Ricopia per intero, parola per parola, il testo sulla nuova legge elettorale.

### TESTO DI PARTENZA
+ + + +

Già senza padri a pochi mesi dalla sua approvazione, la nuova legge elettorale rende incerto il formarsi di una maggioranza conforme in entrambe le Camere. Ma non solo. Chiunque vinca avrà a disposizione pochi voti di margine per portare avanti il suo programma. Messi in discussione bipolarismo e alternanza, aumenterà il potere di veto e di ricatto dei partiti più piccoli. E il sistema delle liste bloccate ci consegna una classe politica meno responsabilizzata e meno efficiente. Una legge da cambiare, ma non sarà facile trovare i numeri per farlo.

E finalmente si vota. Dopo una campagna elettorale penosa, svolta a colpi di insulti piuttosto che di proposte e con l’inevitabile contorno di inchieste giudiziarie, episodi di intolleranza, violenza gratuita.

+ + + +

### RACCOLTA DATI
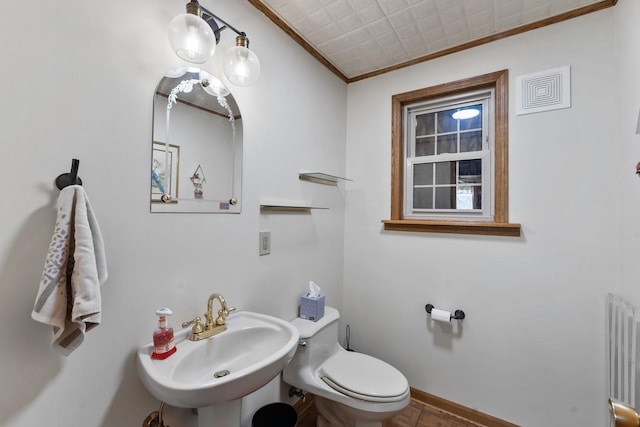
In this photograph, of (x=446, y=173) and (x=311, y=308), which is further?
(x=446, y=173)

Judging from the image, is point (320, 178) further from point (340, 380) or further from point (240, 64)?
point (340, 380)

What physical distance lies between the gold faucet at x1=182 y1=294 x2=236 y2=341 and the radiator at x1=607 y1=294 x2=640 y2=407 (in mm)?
1677

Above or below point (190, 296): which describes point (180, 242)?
above

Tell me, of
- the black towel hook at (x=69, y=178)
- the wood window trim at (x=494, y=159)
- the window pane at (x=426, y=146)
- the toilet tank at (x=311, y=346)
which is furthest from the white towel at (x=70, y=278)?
the window pane at (x=426, y=146)

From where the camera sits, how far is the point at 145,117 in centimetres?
103

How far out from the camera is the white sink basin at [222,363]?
0.82 metres

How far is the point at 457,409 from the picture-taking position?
5.86ft

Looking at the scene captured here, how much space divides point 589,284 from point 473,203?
0.72 m

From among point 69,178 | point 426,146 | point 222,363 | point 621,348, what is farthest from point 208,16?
point 621,348

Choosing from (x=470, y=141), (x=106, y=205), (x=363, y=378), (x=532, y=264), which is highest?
(x=470, y=141)

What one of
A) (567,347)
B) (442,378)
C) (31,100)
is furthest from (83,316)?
(567,347)

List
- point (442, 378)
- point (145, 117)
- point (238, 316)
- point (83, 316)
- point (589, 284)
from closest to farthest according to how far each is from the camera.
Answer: point (83, 316) → point (145, 117) → point (238, 316) → point (589, 284) → point (442, 378)

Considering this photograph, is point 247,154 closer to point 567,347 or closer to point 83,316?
point 83,316

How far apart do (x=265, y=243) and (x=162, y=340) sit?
0.67 m
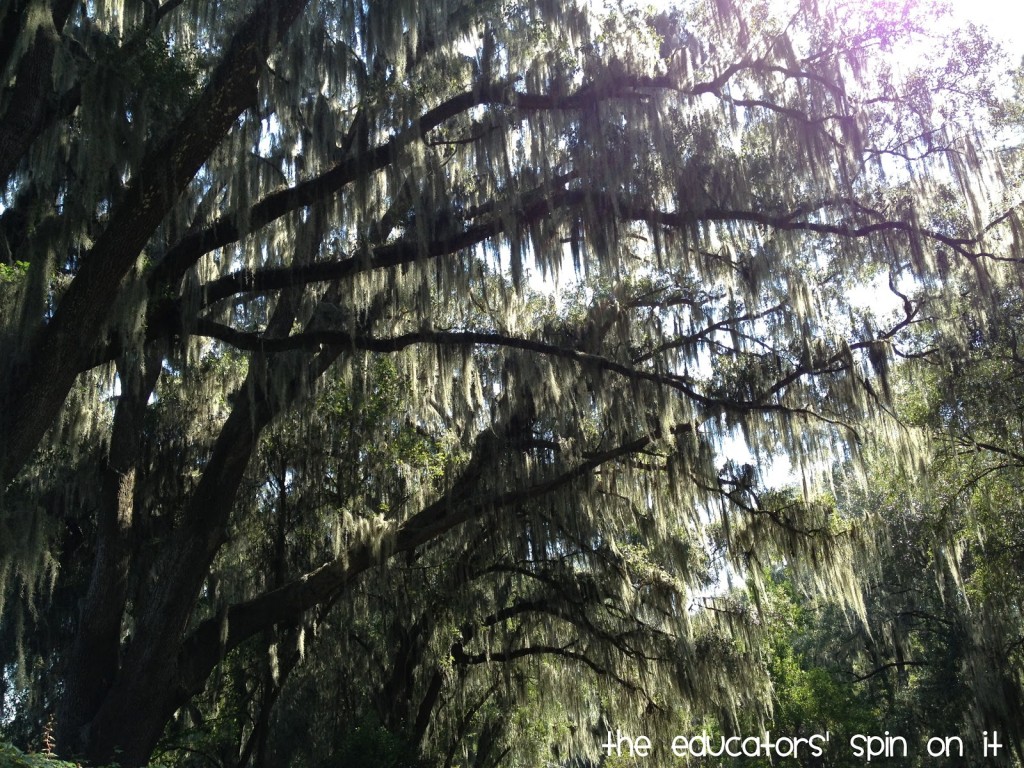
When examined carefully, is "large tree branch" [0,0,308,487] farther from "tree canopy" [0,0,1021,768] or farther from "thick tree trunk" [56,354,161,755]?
"thick tree trunk" [56,354,161,755]

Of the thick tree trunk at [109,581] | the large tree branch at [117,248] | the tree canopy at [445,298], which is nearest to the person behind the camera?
the large tree branch at [117,248]

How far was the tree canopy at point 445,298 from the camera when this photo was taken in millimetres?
6246

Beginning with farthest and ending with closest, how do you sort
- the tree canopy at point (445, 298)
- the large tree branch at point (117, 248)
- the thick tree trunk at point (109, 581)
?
the thick tree trunk at point (109, 581)
the tree canopy at point (445, 298)
the large tree branch at point (117, 248)

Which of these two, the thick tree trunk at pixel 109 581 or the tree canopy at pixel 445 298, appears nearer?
the tree canopy at pixel 445 298

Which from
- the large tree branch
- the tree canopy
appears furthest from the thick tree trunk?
the large tree branch

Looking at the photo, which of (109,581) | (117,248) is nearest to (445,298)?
(117,248)

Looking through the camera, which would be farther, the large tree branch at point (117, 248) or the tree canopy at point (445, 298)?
the tree canopy at point (445, 298)

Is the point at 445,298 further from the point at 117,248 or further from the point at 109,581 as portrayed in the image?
the point at 109,581

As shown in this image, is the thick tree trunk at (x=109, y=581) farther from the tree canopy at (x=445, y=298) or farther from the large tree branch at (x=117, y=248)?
the large tree branch at (x=117, y=248)

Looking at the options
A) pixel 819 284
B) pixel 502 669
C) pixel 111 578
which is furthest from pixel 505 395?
pixel 502 669

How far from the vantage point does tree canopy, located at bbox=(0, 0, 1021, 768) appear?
6.25m

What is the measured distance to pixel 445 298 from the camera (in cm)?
744

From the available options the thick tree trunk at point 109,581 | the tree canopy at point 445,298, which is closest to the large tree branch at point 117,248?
the tree canopy at point 445,298

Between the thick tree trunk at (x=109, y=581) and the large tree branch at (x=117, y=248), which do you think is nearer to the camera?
the large tree branch at (x=117, y=248)
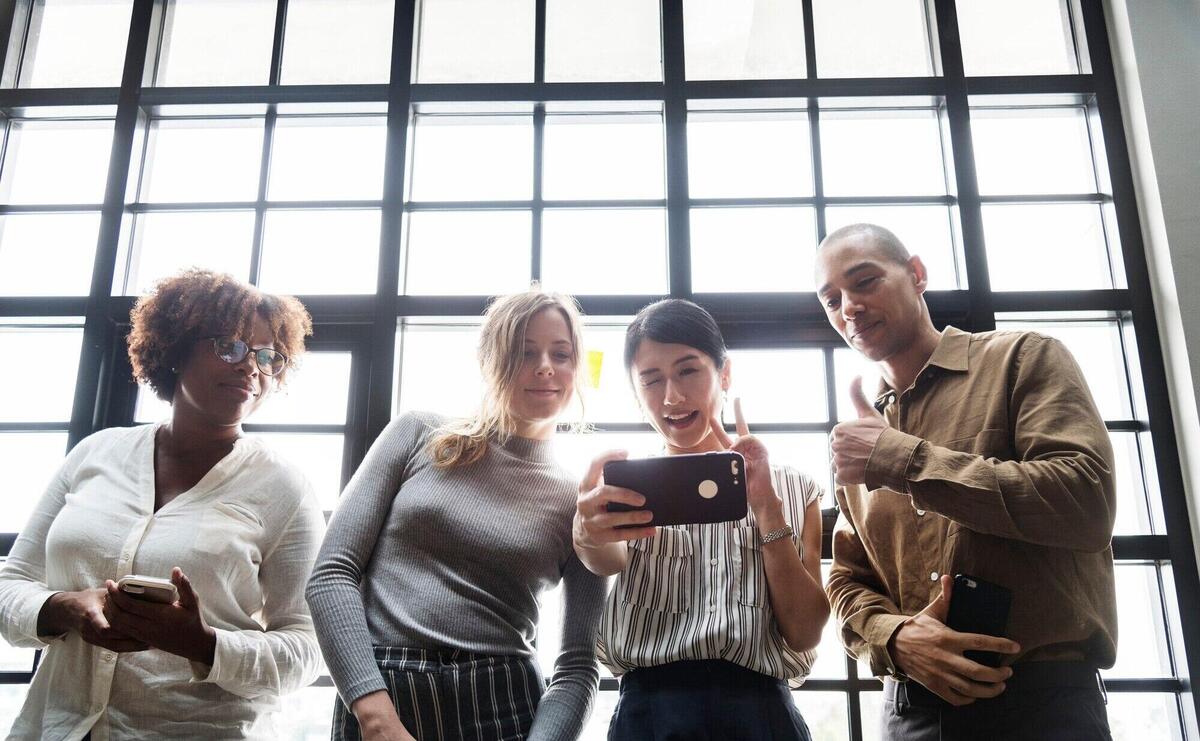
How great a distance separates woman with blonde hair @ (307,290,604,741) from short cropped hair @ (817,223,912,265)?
25.2 inches

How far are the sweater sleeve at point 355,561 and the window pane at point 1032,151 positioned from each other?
2044 millimetres

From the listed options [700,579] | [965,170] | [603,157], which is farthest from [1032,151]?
[700,579]

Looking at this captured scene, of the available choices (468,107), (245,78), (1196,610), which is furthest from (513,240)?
(1196,610)

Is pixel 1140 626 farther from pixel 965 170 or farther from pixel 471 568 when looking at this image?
pixel 471 568

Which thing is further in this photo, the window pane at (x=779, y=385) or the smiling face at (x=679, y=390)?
the window pane at (x=779, y=385)

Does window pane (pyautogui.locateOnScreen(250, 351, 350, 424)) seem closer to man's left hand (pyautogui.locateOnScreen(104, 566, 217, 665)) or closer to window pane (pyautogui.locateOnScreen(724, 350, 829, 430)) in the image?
man's left hand (pyautogui.locateOnScreen(104, 566, 217, 665))

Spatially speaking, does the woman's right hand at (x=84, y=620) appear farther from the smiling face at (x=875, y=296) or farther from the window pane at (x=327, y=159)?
the smiling face at (x=875, y=296)

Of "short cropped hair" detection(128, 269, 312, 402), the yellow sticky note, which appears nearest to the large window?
the yellow sticky note

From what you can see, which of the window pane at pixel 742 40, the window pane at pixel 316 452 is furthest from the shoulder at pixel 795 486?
the window pane at pixel 742 40

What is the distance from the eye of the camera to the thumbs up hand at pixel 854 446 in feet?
4.60

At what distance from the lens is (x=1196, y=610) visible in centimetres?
207

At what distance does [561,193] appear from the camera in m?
2.54

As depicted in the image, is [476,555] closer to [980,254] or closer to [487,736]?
[487,736]

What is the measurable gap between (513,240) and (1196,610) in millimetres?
2227
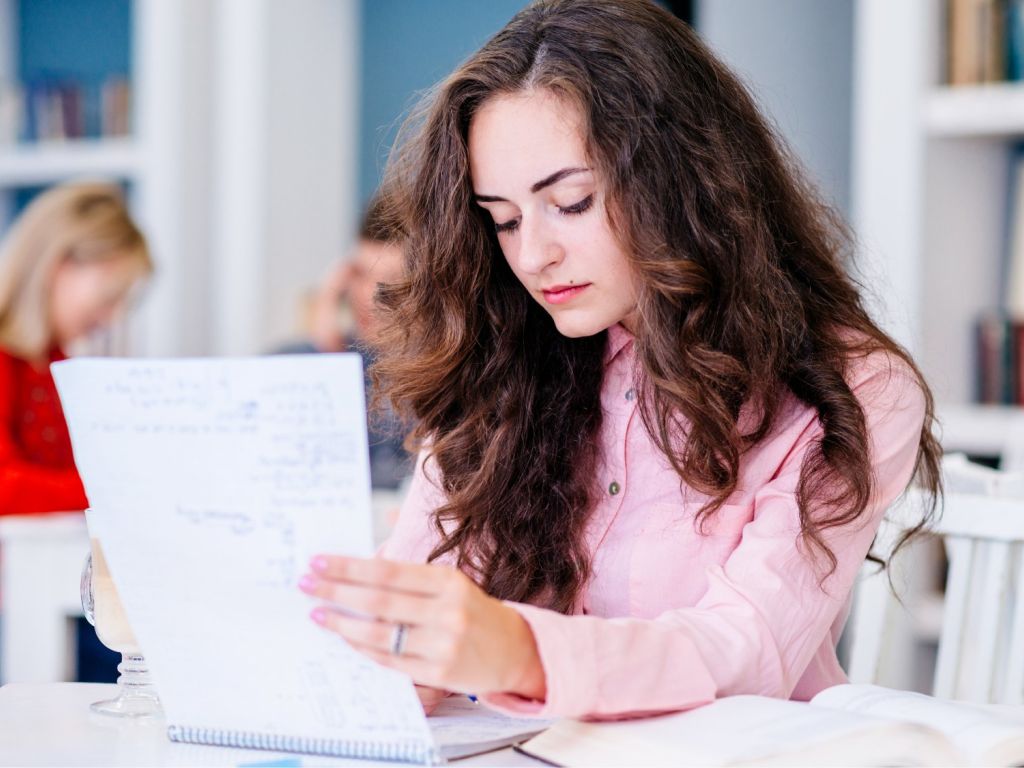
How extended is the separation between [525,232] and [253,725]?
0.51m

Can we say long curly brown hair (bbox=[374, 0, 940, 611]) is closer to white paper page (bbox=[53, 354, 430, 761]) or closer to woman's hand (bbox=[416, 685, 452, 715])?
woman's hand (bbox=[416, 685, 452, 715])

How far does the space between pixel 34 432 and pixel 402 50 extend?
1.50 metres

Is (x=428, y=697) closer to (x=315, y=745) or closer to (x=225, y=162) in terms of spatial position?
(x=315, y=745)

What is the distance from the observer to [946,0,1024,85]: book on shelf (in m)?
2.55

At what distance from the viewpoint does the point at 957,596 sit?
4.60ft

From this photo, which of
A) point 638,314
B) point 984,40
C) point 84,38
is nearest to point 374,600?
point 638,314

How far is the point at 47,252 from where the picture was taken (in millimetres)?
3287

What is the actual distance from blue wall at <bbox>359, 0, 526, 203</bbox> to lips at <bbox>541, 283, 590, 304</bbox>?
2560 mm

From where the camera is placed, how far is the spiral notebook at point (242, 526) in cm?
81

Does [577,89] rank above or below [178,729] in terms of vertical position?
above

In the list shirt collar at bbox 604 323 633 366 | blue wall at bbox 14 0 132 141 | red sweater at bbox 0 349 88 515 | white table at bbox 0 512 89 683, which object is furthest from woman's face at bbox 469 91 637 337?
blue wall at bbox 14 0 132 141

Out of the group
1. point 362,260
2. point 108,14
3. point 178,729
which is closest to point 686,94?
point 178,729

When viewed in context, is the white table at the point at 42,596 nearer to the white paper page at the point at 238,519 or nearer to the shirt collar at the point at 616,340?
the shirt collar at the point at 616,340

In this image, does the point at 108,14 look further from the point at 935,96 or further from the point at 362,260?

+ + + +

### COMPITO SVOLTO
Già senza padri a pochi mesi dalla sua approvazione, la nuova legge elettorale rende incerto il formarsi di una maggioranza conforme in entrambe le Camere. Ma non solo. Chiunque vinca avrà a disposizione pochi voti di margine per portare avanti il suo programma. Messi in discussione bipolarismo e alternanza, aumenterà il potere di veto e di ricatto dei partiti più piccoli. E il sistema delle liste bloccate ci consegna una classe politica meno responsabilizzata e meno efficiente. Una legge da cambiare, ma non sarà facile trovare i numeri per farlo.

E finalmente si vota. Dopo una campagna elettorale penosa, svolta a colpi di insulti piuttosto che di proposte e con l’inevitabile contorno di inchieste giudiziarie, episodi di intolleranza, violenza gratuita.